Information shown.
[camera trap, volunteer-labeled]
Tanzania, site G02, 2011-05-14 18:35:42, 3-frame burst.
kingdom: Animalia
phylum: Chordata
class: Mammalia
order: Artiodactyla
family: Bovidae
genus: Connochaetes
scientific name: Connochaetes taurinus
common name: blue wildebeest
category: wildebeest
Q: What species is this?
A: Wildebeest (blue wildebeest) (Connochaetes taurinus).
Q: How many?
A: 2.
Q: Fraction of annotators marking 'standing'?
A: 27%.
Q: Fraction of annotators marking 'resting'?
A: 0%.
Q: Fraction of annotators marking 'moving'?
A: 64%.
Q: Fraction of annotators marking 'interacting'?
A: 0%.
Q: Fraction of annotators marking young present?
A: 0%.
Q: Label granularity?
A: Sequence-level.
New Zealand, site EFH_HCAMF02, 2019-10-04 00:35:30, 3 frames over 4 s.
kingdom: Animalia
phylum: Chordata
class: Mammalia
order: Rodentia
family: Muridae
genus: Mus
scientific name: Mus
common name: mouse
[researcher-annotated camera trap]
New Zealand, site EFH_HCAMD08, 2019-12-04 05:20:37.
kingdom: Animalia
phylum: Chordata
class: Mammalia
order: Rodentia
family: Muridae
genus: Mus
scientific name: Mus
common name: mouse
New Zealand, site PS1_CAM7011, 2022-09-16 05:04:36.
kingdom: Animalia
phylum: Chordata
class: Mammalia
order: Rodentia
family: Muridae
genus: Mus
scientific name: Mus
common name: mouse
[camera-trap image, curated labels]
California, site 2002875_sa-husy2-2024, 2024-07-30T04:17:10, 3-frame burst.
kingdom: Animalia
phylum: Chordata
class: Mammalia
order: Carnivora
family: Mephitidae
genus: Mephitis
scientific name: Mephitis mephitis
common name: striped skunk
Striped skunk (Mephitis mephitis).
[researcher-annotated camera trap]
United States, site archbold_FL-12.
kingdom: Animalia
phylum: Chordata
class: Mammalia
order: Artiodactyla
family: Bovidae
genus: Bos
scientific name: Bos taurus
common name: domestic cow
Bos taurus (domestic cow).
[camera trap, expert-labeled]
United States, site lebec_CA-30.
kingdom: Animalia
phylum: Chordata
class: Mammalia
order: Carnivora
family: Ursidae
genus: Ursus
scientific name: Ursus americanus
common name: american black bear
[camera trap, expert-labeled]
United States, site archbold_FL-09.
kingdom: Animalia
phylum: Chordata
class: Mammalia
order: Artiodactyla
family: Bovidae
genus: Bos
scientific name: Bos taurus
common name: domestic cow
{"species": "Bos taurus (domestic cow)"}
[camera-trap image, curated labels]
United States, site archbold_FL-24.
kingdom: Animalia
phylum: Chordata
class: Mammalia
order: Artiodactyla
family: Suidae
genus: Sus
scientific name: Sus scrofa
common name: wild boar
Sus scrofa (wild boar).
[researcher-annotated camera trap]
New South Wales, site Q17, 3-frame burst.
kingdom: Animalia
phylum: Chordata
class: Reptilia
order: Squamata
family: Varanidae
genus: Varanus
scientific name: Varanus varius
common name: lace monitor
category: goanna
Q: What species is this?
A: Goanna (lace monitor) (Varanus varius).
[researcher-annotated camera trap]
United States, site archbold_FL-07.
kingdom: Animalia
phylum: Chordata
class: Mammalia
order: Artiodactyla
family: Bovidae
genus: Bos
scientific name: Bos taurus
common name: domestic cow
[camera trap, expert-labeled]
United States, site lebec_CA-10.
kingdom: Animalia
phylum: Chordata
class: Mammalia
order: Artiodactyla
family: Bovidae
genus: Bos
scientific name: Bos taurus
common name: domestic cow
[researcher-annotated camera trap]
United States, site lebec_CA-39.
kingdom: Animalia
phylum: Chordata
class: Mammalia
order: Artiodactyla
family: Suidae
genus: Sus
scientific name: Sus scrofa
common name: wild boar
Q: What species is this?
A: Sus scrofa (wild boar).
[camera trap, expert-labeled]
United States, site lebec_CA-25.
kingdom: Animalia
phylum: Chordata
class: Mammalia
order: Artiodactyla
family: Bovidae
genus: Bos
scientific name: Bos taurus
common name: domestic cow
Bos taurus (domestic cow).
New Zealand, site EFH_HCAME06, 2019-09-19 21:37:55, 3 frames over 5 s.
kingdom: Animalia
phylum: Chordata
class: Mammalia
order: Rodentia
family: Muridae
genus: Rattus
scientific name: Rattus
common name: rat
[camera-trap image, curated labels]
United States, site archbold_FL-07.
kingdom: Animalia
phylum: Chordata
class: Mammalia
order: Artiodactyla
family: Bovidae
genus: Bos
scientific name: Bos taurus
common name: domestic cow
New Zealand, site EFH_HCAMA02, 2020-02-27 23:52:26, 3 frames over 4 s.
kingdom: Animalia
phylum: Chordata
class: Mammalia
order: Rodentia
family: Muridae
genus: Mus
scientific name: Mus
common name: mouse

Exercise directions. Repeat the material in full, exactly as it stands.

Result of the exercise.
[camera trap, volunteer-labeled]
Tanzania, site G02, 2011-05-14 18:35:42, 3-frame burst.
kingdom: Animalia
phylum: Chordata
class: Mammalia
order: Artiodactyla
family: Bovidae
genus: Connochaetes
scientific name: Connochaetes taurinus
common name: blue wildebeest
category: wildebeest
Q: What species is this?
A: Wildebeest (blue wildebeest) (Connochaetes taurinus).
Q: How many?
A: 2.
Q: Fraction of annotators marking 'standing'?
A: 27%.
Q: Fraction of annotators marking 'resting'?
A: 0%.
Q: Fraction of annotators marking 'moving'?
A: 64%.
Q: Fraction of annotators marking 'interacting'?
A: 0%.
Q: Fraction of annotators marking young present?
A: 0%.
Q: Label granularity?
A: Sequence-level.
New Zealand, site EFH_HCAMF02, 2019-10-04 00:35:30, 3 frames over 4 s.
kingdom: Animalia
phylum: Chordata
class: Mammalia
order: Rodentia
family: Muridae
genus: Mus
scientific name: Mus
common name: mouse
[researcher-annotated camera trap]
New Zealand, site EFH_HCAMD08, 2019-12-04 05:20:37.
kingdom: Animalia
phylum: Chordata
class: Mammalia
order: Rodentia
family: Muridae
genus: Mus
scientific name: Mus
common name: mouse
New Zealand, site PS1_CAM7011, 2022-09-16 05:04:36.
kingdom: Animalia
phylum: Chordata
class: Mammalia
order: Rodentia
family: Muridae
genus: Mus
scientific name: Mus
common name: mouse
[camera-trap image, curated labels]
California, site 2002875_sa-husy2-2024, 2024-07-30T04:17:10, 3-frame burst.
kingdom: Animalia
phylum: Chordata
class: Mammalia
order: Carnivora
family: Mephitidae
genus: Mephitis
scientific name: Mephitis mephitis
common name: striped skunk
Striped skunk (Mephitis mephitis).
[researcher-annotated camera trap]
United States, site archbold_FL-12.
kingdom: Animalia
phylum: Chordata
class: Mammalia
order: Artiodactyla
family: Bovidae
genus: Bos
scientific name: Bos taurus
common name: domestic cow
Bos taurus (domestic cow).
[camera trap, expert-labeled]
United States, site lebec_CA-30.
kingdom: Animalia
phylum: Chordata
class: Mammalia
order: Carnivora
family: Ursidae
genus: Ursus
scientific name: Ursus americanus
common name: american black bear
[camera trap, expert-labeled]
United States, site archbold_FL-09.
kingdom: Animalia
phylum: Chordata
class: Mammalia
order: Artiodactyla
family: Bovidae
genus: Bos
scientific name: Bos taurus
common name: domestic cow
{"species": "Bos taurus (domestic cow)"}
[camera-trap image, curated labels]
United States, site archbold_FL-24.
kingdom: Animalia
phylum: Chordata
class: Mammalia
order: Artiodactyla
family: Suidae
genus: Sus
scientific name: Sus scrofa
common name: wild boar
Sus scrofa (wild boar).
[researcher-annotated camera trap]
New South Wales, site Q17, 3-frame burst.
kingdom: Animalia
phylum: Chordata
class: Reptilia
order: Squamata
family: Varanidae
genus: Varanus
scientific name: Varanus varius
common name: lace monitor
category: goanna
Q: What species is this?
A: Goanna (lace monitor) (Varanus varius).
[researcher-annotated camera trap]
United States, site archbold_FL-07.
kingdom: Animalia
phylum: Chordata
class: Mammalia
order: Artiodactyla
family: Bovidae
genus: Bos
scientific name: Bos taurus
common name: domestic cow
[camera trap, expert-labeled]
United States, site lebec_CA-10.
kingdom: Animalia
phylum: Chordata
class: Mammalia
order: Artiodactyla
family: Bovidae
genus: Bos
scientific name: Bos taurus
common name: domestic cow
[researcher-annotated camera trap]
United States, site lebec_CA-39.
kingdom: Animalia
phylum: Chordata
class: Mammalia
order: Artiodactyla
family: Suidae
genus: Sus
scientific name: Sus scrofa
common name: wild boar
Q: What species is this?
A: Sus scrofa (wild boar).
[camera trap, expert-labeled]
United States, site lebec_CA-25.
kingdom: Animalia
phylum: Chordata
class: Mammalia
order: Artiodactyla
family: Bovidae
genus: Bos
scientific name: Bos taurus
common name: domestic cow
Bos taurus (domestic cow).
New Zealand, site EFH_HCAME06, 2019-09-19 21:37:55, 3 frames over 5 s.
kingdom: Animalia
phylum: Chordata
class: Mammalia
order: Rodentia
family: Muridae
genus: Rattus
scientific name: Rattus
common name: rat
[camera-trap image, curated labels]
United States, site archbold_FL-07.
kingdom: Animalia
phylum: Chordata
class: Mammalia
order: Artiodactyla
family: Bovidae
genus: Bos
scientific name: Bos taurus
common name: domestic cow
New Zealand, site EFH_HCAMA02, 2020-02-27 23:52:26, 3 frames over 4 s.
kingdom: Animalia
phylum: Chordata
class: Mammalia
order: Rodentia
family: Muridae
genus: Mus
scientific name: Mus
common name: mouse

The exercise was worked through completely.